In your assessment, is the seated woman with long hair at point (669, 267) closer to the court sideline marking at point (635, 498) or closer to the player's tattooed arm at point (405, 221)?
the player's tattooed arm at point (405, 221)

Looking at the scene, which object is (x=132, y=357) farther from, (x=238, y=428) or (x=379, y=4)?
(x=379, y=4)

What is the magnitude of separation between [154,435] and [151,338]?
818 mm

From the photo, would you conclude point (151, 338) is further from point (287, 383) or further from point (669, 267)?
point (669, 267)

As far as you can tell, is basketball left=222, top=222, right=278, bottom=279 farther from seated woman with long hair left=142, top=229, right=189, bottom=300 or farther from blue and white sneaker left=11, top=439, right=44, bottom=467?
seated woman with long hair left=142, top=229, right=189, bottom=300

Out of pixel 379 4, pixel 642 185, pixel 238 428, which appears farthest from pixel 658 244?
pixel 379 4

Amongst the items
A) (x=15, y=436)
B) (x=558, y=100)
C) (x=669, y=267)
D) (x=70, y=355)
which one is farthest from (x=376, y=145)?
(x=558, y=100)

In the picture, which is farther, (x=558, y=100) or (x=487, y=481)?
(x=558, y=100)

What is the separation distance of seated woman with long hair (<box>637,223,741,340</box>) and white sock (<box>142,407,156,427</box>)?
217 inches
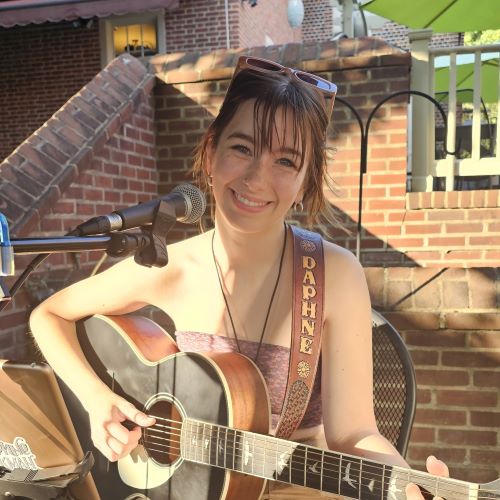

» YOUR GOAL: Copy out every line of the entries above that contains the word "What", treating uppercase and lowercase letters as different.

» FINAL RESULT:
What is the magnitude of separation between [154,435] and [151,338]?
What is the separation distance of seated woman with long hair (<box>637,223,741,340</box>) and white sock (<box>142,407,156,427</box>)?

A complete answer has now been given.